If you’re a fan of antiques and vintage items, a visit to Toji Temple Flea Market in Kyoto should definitely be on your Japan travel itinerary. This market, which takes place on the 21st of every month, is a treasure trove of unique and rare finds.

Toji Temple Flea Market has a long and rich history, dating back to the early Heian period (794-1185) when Toji Temple was established as a centre for Buddhist learning and culture. The market began as a way for local residents to sell goods and produce to visiting pilgrims and has since grown into a popular attraction for both locals and tourists.

One of the main draws of the Toji Temple Flea Market is the incredible array of antiques and vintage items on offer. From traditional Japanese ceramics and pottery to vintage kimono fabric and antique furniture, there is no shortage of fascinating finds to be discovered. There are plenty of unique and one-of-a-kind items for sale in Yanaka Ginza, making it an excellent place to find the perfect souvenir or gift.

In addition to antiques and vintage items, the market also offers a variety of handicrafts and artisanal goods. You can find everything from handcrafted jewellery and textiles to woodcarvings and traditional Japanese toys. The market is also great to sample local food and drink, with vendors selling everything from fresh produce and seafood to street food and sake.

As with any flea market, the key to a successful visit to Toji Temple Flea Market is to arrive early and be prepared to spend some time browsing. Some recommended stalls to check out include antique textiles and kimonos, vintage pottery and ceramics, and traditional Japanese crafts such as woodblock prints and lacquerware.
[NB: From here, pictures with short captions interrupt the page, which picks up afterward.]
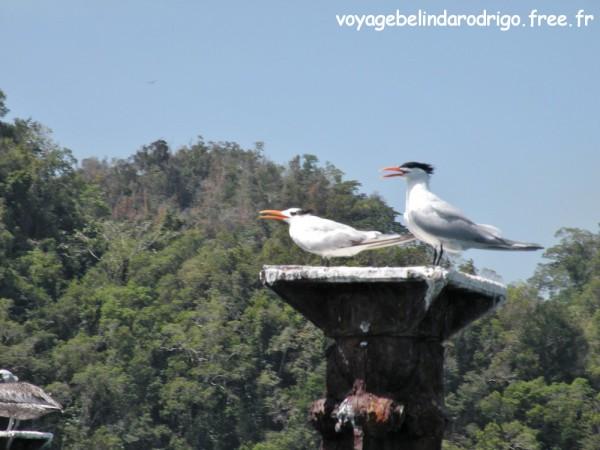 Sternes royales - Parque Nacional Los Haitises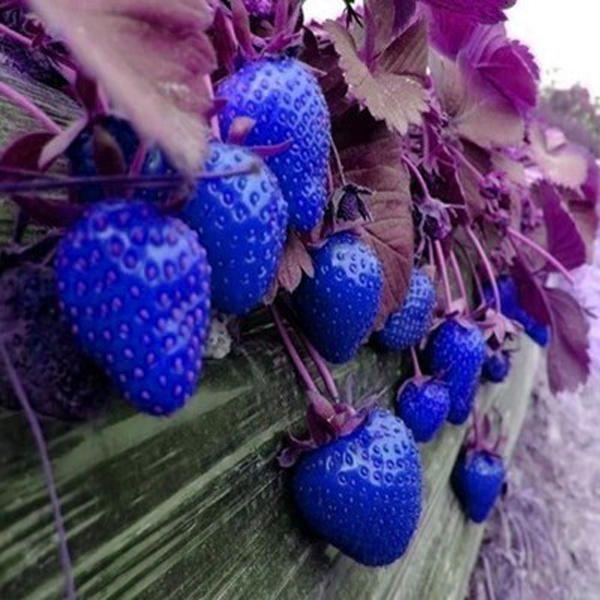 500Pcs Blue Strawberry Rare Fruit Vegetable Seeds Bonsai 640 x 480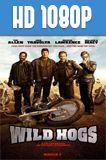 Rebeldes con causa (2007) HD 1080p Latino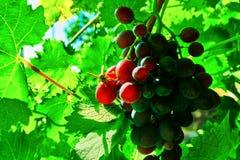 Vespa e uvas pretas Fotografia de Stock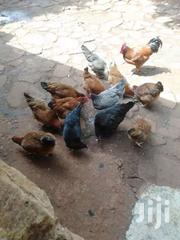 Margaret From Maragua | Other Animals for sale in Murang'a, Ichagaki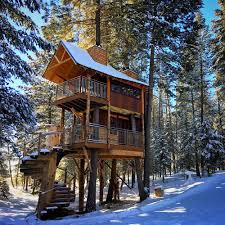tree house pictures. Luxury Montana Treehouse Retreat Tree House Pictures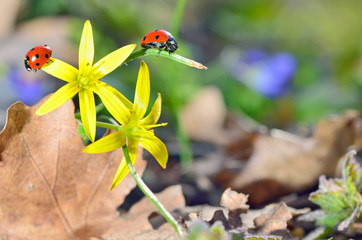 Ladybugs (Coccinella) on yellow flower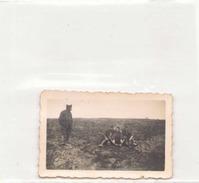PHOTO DE MILITAIRES SOUVENIR DE AVRIL 1940 A WISSEMBOURG7 X 4.5 CM - Guerre, Militaire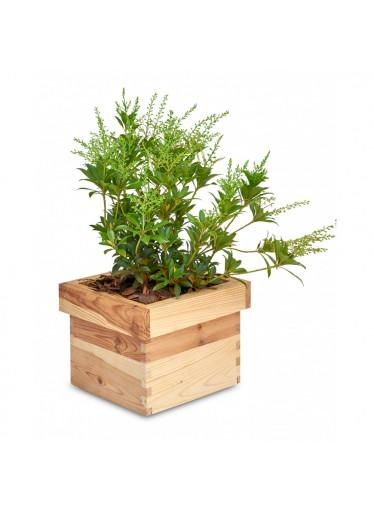 ČistéDřevo Dřevěný čtvercový květináč 20 x 20 x 15 cm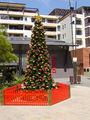 Picture relating to Kogarah - titled 'Christmas in Kogarah'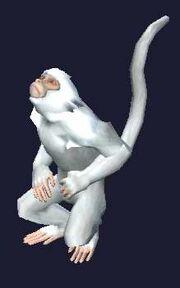 Race monkey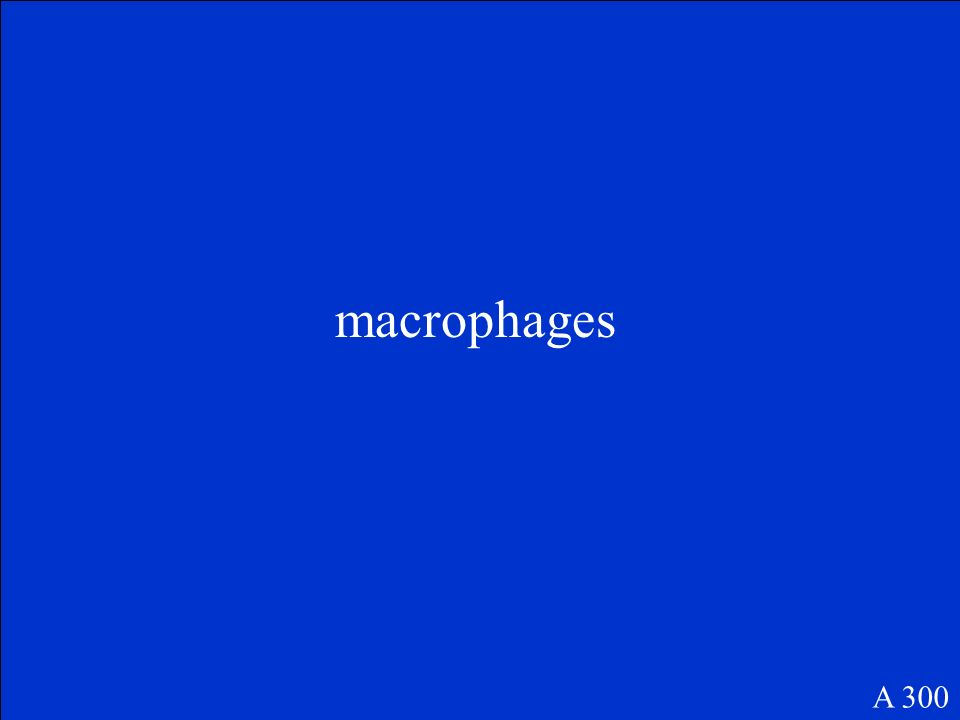 macrophages A 300
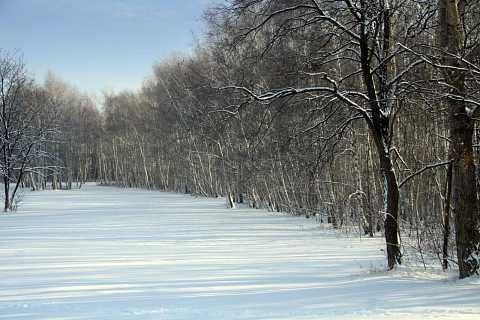 Winter wonderland by Scott Joyce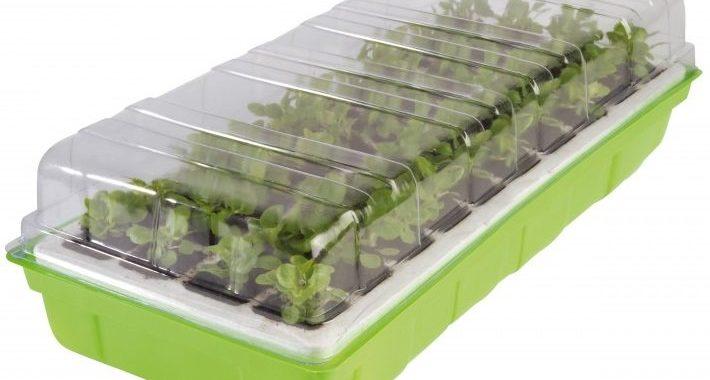 Quel est le meilleur kit de germination visuel 3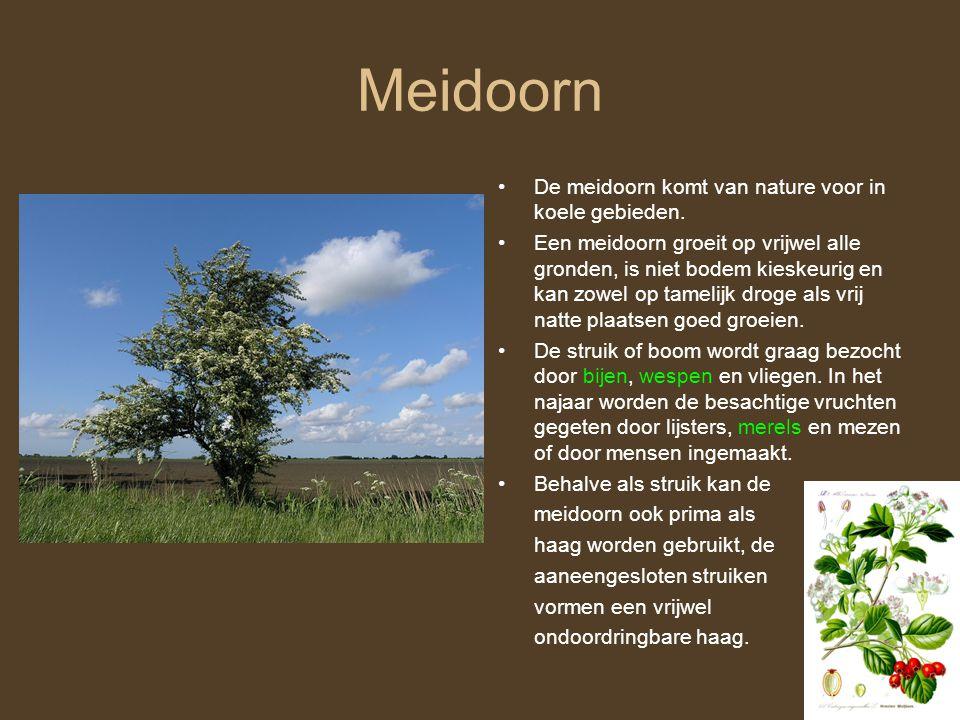 Meidoorn De meidoorn komt van nature voor in koele gebieden.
One potential downside of the Toji Temple Flea Market is its popularity, which can make for crowded conditions and difficulty navigating the stalls. Additionally, some items for sale may be priced higher than you would find at other flea markets or antique shops.

Ameyoko Market, Tokyo

This lively market has been around since the post-war period II and is a vibrant meeting place for locals and tourists alike. Ameyoko Market, short for Ameya Yokocho (meaning “Candy Shop Alley”), can be found in the Ueno district and is conveniently reachable by public transportation.

The market’s history can be traced back to the black market days when American soldiers sold goods to the locals after the war. Today, the market is a bustling shopping destination that offers a remarkable blend of Japanese and international products.

The street vendors at the market offer a wide range of products to satisfy any shopaholic. Clothing, accessories, cosmetics, electronics and fresh produce are just some items you can find here.

When it comes to food and drink, Ameyoko Market is a foodie’s paradise. Many food stalls and small restaurants serve various dishes, including sushi, grilled seafood and traditional Japanese snacks such as takoyaki and okonomiyaki. Several drink stalls also sell refreshing drinks such as bubble tea and freshly squeezed fruit juice.

A food stall worth checking out is the Umezono mochi shop, which has served customers for over 160 years. They offer a variety of traditional Japanese sweets, including their signature Kuzumochi, a jelly-like sweet made from kudzu starch. Another popular food stall is the Kushikatsu Daruma, which serves delicious deep-fried skewers of meat and vegetables.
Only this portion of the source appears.